Troubleshooting Envoy with Kiali

Inspect and debug your Envoy configuration

Leandro Beretta
Jul 21 · 5 min read

A brief introduction

Before we start diving into Envoy and its configuration, let’s try to answer the following questions:

What is Envoy?

Envoy is a high performance proxy design for service oriented applications.

Why is it needed?

Envoy provides built-in functionality to cope with challenges around micro services architectures, some of these are:

  • Retries, delays, circuit breakers and fault injection
  • Dynamic service discovery and load balancing
  • Traffic management and routing for HTTP, gRPC, WebSocket and TCP traffic
  • Security policies and rate limiting

The powerful aspect of a proxy that has the above functionality is that developers are not required to update their applications, the application’s functionality is augmented by Envoy.

For more features that are added by Envoy take a look at Envoy architecture.

How is it used by Istio?

Istio uses Envoy to mediate all inbound and outbound traffic for all services in the service mesh.

Typically on Kubernetes it is deployed alongside each application container (sidecar container pattern) forming a data plane.
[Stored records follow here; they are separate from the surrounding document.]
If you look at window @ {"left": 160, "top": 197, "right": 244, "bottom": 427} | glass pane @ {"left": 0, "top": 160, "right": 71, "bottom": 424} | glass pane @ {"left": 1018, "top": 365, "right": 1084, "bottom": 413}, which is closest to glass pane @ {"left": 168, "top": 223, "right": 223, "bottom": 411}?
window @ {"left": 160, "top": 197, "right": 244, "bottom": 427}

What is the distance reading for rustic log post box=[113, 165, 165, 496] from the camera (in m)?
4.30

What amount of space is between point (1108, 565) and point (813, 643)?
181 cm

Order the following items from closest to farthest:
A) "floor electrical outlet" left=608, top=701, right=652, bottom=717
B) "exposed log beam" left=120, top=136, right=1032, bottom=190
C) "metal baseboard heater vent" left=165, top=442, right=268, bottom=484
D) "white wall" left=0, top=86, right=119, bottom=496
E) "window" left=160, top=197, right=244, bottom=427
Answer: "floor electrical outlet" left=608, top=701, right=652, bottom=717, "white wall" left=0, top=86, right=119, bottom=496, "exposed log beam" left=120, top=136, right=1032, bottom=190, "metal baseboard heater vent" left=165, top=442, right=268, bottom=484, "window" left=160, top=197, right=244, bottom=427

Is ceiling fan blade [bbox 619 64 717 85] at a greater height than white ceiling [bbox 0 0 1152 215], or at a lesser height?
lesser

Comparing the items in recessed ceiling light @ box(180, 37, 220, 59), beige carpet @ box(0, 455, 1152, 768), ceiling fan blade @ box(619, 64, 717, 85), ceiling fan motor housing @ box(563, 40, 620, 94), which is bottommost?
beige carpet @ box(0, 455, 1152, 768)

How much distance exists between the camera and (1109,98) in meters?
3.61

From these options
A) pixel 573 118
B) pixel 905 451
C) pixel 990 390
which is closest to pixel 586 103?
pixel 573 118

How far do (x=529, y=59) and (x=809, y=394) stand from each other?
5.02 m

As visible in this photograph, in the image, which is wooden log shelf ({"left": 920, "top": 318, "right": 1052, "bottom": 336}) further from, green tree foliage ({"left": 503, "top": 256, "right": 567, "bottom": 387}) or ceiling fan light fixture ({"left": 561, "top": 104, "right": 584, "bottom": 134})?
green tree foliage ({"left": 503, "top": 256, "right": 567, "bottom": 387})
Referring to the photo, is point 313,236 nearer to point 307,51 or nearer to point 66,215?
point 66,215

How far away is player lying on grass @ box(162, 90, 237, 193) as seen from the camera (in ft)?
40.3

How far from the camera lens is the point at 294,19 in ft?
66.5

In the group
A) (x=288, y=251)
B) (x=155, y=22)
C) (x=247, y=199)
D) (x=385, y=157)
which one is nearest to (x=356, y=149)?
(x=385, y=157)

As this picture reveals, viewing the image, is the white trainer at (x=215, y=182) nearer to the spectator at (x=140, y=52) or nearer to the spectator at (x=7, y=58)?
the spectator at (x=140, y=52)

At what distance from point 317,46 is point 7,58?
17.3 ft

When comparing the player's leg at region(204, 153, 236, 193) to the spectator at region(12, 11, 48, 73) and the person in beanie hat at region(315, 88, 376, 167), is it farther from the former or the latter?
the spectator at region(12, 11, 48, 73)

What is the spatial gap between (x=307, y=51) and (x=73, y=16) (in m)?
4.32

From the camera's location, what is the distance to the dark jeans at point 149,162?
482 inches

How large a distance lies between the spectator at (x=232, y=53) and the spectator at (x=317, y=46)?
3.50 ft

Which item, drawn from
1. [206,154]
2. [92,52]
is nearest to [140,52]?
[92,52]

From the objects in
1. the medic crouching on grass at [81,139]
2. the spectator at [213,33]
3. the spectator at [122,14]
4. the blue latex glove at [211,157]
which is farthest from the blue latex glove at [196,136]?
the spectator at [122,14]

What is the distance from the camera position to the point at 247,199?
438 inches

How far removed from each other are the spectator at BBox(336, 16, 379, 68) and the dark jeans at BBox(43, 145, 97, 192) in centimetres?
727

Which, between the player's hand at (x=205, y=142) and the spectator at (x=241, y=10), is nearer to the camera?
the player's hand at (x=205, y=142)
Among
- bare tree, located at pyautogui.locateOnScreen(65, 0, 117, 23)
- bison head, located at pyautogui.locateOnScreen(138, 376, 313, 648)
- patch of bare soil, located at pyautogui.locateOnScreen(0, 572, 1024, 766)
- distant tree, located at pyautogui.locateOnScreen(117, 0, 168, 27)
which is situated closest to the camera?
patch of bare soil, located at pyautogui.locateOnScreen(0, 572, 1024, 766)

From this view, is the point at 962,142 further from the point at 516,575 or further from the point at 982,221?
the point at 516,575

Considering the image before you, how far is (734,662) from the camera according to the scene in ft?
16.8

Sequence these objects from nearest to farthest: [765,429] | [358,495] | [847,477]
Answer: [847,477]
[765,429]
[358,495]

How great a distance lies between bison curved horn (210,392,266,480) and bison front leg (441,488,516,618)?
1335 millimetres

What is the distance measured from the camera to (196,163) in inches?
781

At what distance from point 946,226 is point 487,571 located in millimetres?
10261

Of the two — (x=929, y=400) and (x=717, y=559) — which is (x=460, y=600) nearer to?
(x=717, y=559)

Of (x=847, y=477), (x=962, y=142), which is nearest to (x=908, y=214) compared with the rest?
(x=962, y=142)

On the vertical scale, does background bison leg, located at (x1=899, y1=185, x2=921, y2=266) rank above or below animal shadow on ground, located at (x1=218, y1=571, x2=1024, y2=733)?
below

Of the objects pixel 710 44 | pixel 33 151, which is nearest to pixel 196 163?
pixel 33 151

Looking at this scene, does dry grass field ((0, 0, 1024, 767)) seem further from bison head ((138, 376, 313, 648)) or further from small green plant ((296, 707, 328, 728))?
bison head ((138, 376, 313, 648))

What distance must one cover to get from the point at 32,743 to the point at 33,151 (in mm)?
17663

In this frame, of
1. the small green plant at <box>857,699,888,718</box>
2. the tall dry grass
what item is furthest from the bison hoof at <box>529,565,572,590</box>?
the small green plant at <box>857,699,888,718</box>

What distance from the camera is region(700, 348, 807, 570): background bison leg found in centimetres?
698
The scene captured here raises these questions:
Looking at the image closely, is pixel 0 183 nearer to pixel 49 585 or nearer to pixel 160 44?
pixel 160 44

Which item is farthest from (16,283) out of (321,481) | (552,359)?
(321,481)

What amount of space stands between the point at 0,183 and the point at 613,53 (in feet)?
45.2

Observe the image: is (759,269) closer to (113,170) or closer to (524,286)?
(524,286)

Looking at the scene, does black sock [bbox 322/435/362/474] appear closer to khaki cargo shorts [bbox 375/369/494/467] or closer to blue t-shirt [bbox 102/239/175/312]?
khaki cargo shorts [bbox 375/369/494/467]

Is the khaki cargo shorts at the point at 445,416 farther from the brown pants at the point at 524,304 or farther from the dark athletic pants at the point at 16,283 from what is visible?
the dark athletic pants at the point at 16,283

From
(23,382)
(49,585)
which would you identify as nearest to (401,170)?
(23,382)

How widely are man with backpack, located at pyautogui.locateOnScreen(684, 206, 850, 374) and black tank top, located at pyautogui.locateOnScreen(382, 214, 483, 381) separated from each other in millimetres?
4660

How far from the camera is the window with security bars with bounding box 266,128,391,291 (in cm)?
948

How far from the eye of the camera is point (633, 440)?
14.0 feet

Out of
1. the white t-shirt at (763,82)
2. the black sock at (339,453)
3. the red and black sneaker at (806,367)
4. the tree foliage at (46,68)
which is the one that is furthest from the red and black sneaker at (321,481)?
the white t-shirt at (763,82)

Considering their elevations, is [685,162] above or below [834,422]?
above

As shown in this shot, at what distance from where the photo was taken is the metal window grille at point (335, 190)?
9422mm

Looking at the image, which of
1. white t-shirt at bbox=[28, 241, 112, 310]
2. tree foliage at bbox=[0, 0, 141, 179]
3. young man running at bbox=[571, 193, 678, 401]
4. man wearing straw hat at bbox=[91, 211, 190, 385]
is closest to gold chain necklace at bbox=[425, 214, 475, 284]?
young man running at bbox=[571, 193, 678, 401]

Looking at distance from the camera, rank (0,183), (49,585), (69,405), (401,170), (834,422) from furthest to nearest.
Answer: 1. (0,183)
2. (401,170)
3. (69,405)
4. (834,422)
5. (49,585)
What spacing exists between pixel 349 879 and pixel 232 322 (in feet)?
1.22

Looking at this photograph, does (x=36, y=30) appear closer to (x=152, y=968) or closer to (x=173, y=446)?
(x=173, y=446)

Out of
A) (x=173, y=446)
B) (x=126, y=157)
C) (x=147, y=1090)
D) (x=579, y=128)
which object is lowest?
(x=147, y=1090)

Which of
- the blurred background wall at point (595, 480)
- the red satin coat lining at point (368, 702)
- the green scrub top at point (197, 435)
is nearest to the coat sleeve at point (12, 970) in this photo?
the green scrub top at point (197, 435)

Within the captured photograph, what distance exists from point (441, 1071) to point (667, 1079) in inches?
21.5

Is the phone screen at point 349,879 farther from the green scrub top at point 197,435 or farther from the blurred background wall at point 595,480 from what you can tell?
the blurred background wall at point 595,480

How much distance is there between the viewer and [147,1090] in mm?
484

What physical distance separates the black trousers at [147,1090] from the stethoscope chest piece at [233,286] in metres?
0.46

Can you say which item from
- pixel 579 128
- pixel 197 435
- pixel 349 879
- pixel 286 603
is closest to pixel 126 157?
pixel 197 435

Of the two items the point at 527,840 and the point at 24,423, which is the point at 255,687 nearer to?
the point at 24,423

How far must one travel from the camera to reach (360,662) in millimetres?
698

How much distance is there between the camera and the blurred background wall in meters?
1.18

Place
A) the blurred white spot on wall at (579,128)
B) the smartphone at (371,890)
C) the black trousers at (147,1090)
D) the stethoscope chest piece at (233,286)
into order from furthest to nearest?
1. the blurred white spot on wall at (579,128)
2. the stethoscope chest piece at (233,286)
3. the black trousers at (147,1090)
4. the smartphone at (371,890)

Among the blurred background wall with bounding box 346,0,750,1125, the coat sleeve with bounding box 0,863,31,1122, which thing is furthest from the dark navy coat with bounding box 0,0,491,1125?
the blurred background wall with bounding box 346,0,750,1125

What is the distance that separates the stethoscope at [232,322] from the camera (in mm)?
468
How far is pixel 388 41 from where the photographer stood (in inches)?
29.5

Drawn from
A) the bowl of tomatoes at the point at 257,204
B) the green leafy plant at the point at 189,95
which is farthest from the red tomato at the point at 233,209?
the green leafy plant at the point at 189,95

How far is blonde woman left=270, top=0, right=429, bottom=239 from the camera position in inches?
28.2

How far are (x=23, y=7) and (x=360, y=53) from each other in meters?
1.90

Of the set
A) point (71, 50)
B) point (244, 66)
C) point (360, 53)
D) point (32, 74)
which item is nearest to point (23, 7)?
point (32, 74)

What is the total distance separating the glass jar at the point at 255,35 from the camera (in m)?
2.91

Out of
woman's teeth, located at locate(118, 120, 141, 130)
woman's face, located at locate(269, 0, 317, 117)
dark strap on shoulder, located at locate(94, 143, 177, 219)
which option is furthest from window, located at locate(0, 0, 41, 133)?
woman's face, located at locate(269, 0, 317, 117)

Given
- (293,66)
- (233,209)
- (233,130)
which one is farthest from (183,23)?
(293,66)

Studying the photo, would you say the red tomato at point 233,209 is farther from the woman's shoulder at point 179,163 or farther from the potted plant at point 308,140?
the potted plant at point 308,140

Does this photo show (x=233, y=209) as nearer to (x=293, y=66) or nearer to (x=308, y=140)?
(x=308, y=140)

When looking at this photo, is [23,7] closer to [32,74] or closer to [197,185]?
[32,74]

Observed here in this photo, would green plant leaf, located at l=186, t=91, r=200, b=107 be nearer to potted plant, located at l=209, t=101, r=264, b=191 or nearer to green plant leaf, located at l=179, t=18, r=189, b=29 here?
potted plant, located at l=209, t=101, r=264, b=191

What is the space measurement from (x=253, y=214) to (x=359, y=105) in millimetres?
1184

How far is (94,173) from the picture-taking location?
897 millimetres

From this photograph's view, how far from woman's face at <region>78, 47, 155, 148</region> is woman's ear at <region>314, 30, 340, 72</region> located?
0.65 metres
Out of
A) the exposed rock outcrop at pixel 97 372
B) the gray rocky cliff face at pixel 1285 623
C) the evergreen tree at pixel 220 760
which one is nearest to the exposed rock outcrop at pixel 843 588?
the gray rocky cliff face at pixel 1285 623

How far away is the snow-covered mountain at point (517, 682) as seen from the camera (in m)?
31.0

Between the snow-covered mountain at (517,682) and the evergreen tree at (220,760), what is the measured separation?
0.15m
Virtual machines can be part of the mesh too, where Envoy is installed directly on them.

For more information, take a look at Istio architecture.

Where is its configuration located?

There is not a single Envoy configuration but instead several configurations, a configuration per Envoy instance.

Istio configures every Envoy according to the mesh configuration (thanks to VirtualServices, DestinationRules among others resources).

Why do we need to care about theses configurations?

The majority of the time, Istio will handle the configuration properly with no need for inspection or debugging, but there will be times where for any reason, a bug, or a misunderstood configuration, the Envoy instances will get configurations that do not reflect what we are trying to do. For these cases, taking a look directly into Envoy configuration will help to detect problems.

How can we inspect and debug these configurations?

The following documentation is a good place to start:

Another great way is with Kiali, and we will see it in action in the following sections.

Kiali and the Envoy logs

Envoy generates logs that can help explain why a configuration is not working, or to expose errors occurring at a specific time.

The logs are available in the Logs section in the Workloads page as it is shown next:

Notice that we can select to see the application logs, the Envoy logs or both (time sorted, with different colors).

Another great tool to inspect Envoy logs is with the Envoy Access Log details view. Every Envoy log line has a little indicator on the left, clicking the indicator will show the log line processed as follows:

Kiali and the Envoy configuration

Typically, Envoy configuration is very large, so finding information and debugging tends to be hard and time consuming. For that reason, Kiali adds a way to see the configuration in a different and well organized manner, including links to related resources like VirtualServices and DestinationRules among others.

To better understand what follows, look at Envoy terminology.

On every workload (which has an Envoy injected), the information can be seen in the Envoy tab as follows:

This page shows the configuration split into several resources like clusters, listeners and routes, also the ability to view the bootstrap configuration, and even the full configuration:

As a reminder, a workload is typically a set of related pods and each of them has an Envoy injected. For that reason, we can select which specific pod to inspect using a pod selector.

Lastly, the metrics related to the Envoy being inspected can be seen too:

A walk through Envoy configuration

For this demonstration, the following example based on bookinfo application will be used:

The main goal of the demo is to route requests based on user identity, every request that belongs to Jason, will be routed to reviews-v2.

Our goal is to inspect how that configuration is translated into Envoy configuration.

We will configure the routing rule for the required scenario using Kiali wizards:

Requests will start from the productpage application to the reviews application at port 9080. From productpage application perspective, there will be a listener for that port and we can find it on the Envoy tab filtering by the 9080 port:

We can see the listener and also that it is related to a route, we can easily inspect the route using the link in the listener that takes us straight to the routes with the correct filters applied:

Also notice that some routes have a related VirtualService, created by the wizard. The link will take us to the VirtualService overview, where we can check the created configuration:

In the clusters, if we filter by the 9080 port, we will see all possible clusters and also links to related DestinationRules:

Finally, we can look directly into the full configuration, for example searching for the name Jason, to see the configuration we’ve recently created:

Final words

This functionality aims to give more visibility to Envoy information, facilitate debugging and also to lay the groundwork to continue improving how Envoy related information is presented.